╭─ PAGE
Literary Friday ya’ll…..

Friday, Bloggiesta, and lots of reading! What’s your Friday plans?

1. Deep South Magazine and their #literaryfriday: News of James Franco as Faulkner, SoFest of Books in Nashville, 11 scariest mothers in books, upcoming book signings, what Erin is reading now (some good looking books that *may* be on the upcoming Fall Reading list!) and much more!

2. Bloggiesta is happening this weekend! Basically, it’s a 3 day weekend to work on your blog, make connections and visit the other blogs hosting the mini-challenges. It’s blog love, baby! I don’t always participate in Bloggiesta- but I try to do some work when I can during these 3 day blog-love weekends! This time, I’m REALLY trying because 2 of my fav blog buddies- Rebecca @ Love At First Book and Allison @ The Book Wheel are both hosting mini-challenges (Whoo, Rebecca and Allison! Proud of you girls!)

Here are some interesting Bloggiesta-related things I’ve found today:

Love At First Book: How To Host (and participate) in a Digital Book Club & Giveaway!

The Book Wheel: 50 Bookish Things

Always With a Book: Bloggiesta.. My To Do List and Updates

Books Speak Volumes: Ten Things Every Book Blog Needs

 

3. Did you know that I’ll be co-hosting the Hank Phillippi Ryan chat with Literary New England on September 25th at 8pmEST? You didn’t?! Well, I am! Be there as we talk about THE WRONG GIRL and giveaway some books! Use hashtag #LNEChat to join I the fun! This will be the first of 2 scheduled Literary New England/She Reads chats- and everyone is very excited!

My blogger friend, Always With a Book, got to meet Hank Phillippi Ryan this week (and was kind enough to pick me up a signed book!) Read about K meeting HPR- Author Meet and Greet: Hank Phillippi Ryan

 

4. This isn’t Bloggiesta related, but Ivory Owl Reviews blogged this week about what she learned in her first year of blogging- and it’s worth a read!

 

5. #giveaway: Have you heard of The Returned by Jason Mott? The blog-osphere is all a-twitter about this book! And you are in luck! Luxury Reading is giving away a copy! Need more of The Returned? The Book Wheel was lucky enough to get an interview with Jason Mott (that girl is a mover and shaker- folks!)

 

6. 2 reviews posted this week on Traveling With TBeautiful Day by Elin Hilderbrand and What A Mother Knows by Leslie Lehr.

 

7. Holly Goddard Jones, author of The Next Time You See Me, stopped by Traveling With T this week for an Interview and Author Spotlight.

 

8. Book Lovers Unite September read Astor Place Vintage is still going on at Book-alicious Mama and October’s book has been announced for when it returns to Traveling With T: The Life List by Lori Nelson Spielman I’m very excited for this discussion- and I hope you will join in the fun! Reading schedule to be posted next week!
╰─
╭─ EXTRACTED DATA
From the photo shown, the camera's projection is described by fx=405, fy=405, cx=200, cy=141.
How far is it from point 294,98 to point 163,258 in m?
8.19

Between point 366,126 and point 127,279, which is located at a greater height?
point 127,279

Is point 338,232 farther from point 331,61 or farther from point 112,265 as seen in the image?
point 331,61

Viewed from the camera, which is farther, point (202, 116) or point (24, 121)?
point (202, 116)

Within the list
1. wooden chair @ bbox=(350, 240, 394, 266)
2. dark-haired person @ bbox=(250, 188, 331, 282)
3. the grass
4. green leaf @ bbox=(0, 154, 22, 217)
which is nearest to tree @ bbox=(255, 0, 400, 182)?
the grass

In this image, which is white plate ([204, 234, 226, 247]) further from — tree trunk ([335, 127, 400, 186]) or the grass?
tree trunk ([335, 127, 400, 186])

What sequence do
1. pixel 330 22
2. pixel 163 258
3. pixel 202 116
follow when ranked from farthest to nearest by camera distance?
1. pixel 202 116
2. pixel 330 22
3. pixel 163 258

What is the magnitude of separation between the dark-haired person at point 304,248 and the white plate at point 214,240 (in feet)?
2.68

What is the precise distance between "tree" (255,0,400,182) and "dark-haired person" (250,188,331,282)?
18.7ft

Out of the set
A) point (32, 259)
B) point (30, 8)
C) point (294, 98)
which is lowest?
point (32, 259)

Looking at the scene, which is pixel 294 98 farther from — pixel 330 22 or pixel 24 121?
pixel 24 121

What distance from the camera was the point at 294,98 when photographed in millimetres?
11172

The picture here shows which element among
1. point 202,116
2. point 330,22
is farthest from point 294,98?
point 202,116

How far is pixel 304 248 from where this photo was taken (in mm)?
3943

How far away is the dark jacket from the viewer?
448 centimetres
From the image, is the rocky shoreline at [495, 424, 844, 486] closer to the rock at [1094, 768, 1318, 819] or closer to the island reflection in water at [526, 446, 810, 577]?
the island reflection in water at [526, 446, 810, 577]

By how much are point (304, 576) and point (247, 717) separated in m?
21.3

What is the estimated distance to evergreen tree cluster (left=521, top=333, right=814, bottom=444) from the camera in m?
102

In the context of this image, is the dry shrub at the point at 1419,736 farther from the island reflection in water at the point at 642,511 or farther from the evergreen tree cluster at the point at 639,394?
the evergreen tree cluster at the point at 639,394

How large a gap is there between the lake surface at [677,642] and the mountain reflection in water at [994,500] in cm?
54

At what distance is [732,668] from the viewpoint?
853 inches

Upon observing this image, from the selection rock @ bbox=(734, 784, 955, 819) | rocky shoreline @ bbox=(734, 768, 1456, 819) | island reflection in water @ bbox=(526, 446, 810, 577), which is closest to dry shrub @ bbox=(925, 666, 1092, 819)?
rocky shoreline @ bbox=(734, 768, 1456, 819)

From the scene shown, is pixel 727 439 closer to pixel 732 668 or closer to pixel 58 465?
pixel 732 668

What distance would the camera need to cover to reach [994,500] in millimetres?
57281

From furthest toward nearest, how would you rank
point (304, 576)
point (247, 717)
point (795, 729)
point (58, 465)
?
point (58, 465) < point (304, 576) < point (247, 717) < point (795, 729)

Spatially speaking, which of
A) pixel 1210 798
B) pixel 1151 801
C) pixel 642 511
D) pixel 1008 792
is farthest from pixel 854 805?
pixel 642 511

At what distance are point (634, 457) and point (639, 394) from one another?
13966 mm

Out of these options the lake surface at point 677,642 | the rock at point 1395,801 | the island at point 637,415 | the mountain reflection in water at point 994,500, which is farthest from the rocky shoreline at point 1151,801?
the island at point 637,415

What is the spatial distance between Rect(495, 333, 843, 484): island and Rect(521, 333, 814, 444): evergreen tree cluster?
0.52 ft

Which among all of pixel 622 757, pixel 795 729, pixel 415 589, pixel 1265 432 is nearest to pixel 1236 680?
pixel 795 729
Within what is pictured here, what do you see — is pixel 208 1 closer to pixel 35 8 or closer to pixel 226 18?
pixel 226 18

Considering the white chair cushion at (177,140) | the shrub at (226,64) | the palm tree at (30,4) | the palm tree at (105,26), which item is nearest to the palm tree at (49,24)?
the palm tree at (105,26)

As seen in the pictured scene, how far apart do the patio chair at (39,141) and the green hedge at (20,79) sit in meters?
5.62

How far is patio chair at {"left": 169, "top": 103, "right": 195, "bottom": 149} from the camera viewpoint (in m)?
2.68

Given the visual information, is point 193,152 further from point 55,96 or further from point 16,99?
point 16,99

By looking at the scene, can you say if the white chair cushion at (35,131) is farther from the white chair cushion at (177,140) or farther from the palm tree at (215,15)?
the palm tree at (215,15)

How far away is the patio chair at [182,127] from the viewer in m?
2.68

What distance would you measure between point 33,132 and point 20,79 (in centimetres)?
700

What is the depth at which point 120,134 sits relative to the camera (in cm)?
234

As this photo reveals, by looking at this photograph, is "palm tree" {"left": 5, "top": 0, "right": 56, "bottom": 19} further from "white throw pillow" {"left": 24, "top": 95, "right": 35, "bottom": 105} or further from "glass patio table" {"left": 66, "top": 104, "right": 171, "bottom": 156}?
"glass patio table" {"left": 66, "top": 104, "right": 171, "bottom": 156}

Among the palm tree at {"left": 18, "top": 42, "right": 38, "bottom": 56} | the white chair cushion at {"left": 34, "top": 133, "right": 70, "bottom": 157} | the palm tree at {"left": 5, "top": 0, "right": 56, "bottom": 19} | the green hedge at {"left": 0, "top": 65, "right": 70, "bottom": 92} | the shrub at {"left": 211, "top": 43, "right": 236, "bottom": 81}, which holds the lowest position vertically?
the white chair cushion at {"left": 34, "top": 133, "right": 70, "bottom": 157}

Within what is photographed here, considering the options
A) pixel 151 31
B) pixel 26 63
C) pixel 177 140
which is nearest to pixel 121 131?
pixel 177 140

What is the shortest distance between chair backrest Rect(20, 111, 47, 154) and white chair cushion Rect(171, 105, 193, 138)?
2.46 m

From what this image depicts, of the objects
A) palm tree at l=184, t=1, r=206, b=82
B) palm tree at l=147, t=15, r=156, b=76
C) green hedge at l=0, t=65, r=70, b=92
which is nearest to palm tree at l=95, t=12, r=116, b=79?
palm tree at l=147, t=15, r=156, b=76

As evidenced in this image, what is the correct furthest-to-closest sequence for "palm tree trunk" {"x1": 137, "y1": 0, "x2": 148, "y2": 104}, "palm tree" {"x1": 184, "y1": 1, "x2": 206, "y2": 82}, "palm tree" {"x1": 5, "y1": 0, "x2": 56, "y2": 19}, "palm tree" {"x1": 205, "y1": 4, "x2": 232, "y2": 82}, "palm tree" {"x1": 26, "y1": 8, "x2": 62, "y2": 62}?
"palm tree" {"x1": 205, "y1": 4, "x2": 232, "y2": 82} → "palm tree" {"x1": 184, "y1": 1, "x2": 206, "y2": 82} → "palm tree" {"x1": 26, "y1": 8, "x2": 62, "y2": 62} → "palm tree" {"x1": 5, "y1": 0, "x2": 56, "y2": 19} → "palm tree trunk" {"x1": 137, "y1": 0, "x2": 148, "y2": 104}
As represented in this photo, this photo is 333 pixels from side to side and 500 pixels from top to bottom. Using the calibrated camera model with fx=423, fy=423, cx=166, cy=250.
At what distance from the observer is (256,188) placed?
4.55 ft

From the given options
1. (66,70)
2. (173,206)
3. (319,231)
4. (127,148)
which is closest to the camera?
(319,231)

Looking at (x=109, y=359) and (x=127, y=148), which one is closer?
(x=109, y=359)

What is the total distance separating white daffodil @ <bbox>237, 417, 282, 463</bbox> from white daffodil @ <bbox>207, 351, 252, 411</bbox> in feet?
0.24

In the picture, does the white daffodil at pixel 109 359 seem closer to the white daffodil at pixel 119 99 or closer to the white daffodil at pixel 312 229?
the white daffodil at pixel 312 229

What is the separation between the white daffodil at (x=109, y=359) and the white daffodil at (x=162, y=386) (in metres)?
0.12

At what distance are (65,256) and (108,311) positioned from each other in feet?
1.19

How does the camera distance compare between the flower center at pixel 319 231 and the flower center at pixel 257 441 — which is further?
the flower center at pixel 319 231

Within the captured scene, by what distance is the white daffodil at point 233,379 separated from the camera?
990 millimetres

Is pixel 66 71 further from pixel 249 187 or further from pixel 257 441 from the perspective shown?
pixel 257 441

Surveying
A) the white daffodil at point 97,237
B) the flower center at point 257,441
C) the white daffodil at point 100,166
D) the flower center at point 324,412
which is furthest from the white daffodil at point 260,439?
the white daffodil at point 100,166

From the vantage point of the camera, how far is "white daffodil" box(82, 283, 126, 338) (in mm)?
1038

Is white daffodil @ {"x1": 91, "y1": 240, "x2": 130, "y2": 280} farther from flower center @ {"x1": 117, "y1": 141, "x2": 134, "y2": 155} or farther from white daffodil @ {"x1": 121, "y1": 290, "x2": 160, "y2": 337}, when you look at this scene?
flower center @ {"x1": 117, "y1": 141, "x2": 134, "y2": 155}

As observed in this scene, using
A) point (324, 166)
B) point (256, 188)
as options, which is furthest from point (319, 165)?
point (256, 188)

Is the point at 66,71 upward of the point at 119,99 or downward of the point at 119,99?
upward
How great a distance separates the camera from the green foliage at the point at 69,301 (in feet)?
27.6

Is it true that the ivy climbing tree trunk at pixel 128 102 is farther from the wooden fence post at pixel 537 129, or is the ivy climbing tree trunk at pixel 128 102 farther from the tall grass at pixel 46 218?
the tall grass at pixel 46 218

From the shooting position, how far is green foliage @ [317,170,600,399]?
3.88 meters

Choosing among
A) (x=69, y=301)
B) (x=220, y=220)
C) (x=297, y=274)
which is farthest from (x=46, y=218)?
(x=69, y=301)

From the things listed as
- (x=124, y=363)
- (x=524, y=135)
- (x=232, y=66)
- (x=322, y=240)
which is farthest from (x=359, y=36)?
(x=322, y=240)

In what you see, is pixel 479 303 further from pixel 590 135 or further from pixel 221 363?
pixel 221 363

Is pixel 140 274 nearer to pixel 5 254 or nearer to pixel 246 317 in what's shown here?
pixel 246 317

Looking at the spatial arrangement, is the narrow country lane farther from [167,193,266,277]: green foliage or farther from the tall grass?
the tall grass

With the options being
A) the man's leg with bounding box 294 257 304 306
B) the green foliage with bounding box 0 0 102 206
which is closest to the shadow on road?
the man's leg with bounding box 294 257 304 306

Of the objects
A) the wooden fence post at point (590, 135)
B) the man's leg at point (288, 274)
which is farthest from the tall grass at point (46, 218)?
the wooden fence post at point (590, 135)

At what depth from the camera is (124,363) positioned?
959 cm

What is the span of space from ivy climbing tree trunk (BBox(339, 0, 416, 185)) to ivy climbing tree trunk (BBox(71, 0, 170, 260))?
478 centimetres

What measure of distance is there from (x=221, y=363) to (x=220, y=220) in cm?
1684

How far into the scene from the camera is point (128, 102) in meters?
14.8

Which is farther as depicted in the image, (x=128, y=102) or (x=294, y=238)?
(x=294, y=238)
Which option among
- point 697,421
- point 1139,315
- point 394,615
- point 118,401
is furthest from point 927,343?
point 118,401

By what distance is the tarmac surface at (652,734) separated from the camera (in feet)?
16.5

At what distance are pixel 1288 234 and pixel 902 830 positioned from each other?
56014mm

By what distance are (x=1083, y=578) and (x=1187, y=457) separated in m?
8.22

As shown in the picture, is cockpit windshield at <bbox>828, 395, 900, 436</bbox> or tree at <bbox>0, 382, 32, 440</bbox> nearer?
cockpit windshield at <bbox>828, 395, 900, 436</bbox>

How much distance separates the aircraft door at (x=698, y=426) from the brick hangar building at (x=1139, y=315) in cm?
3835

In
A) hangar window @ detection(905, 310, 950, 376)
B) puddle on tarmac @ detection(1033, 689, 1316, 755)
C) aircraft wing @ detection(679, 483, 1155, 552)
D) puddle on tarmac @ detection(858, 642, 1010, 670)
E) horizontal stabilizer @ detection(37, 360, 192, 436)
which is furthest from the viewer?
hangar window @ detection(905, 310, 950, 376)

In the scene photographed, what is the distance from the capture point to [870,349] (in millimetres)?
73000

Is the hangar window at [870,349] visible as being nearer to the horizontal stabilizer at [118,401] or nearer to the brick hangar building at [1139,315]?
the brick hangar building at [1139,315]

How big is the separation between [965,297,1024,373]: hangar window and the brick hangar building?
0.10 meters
╰─
- [TASK SET]:
1 > In the Literary Friday post, which book is Luxury Reading giving away?
2 > Please write out the part of the Literary Friday post that opens with the words "5. #giveaway: Have" and closes with "and Author Spotlight.", swapping "Jason Mott" for "J. Mott".

- [ANSWERS BELOW]:
1 > The Returned by Jason Mott.

2 >
5. #giveaway: Have you heard of The Returned by J. Mott? The blog-osphere is all a-twitter about this book! And you are in luck! Luxury Reading is giving away a copy! Need more of The Returned? The Book Wheel was lucky enough to get an interview with J. Mott (that girl is a mover and shaker- folks!)

 

6. 2 reviews posted this week on Traveling With TBeautiful Day by Elin Hilderbrand and What A Mother Knows by Leslie Lehr.

 

7. Holly Goddard Jones, author of The Next Time You See Me, stopped by Traveling With T this week for an Interview and Author Spotlight.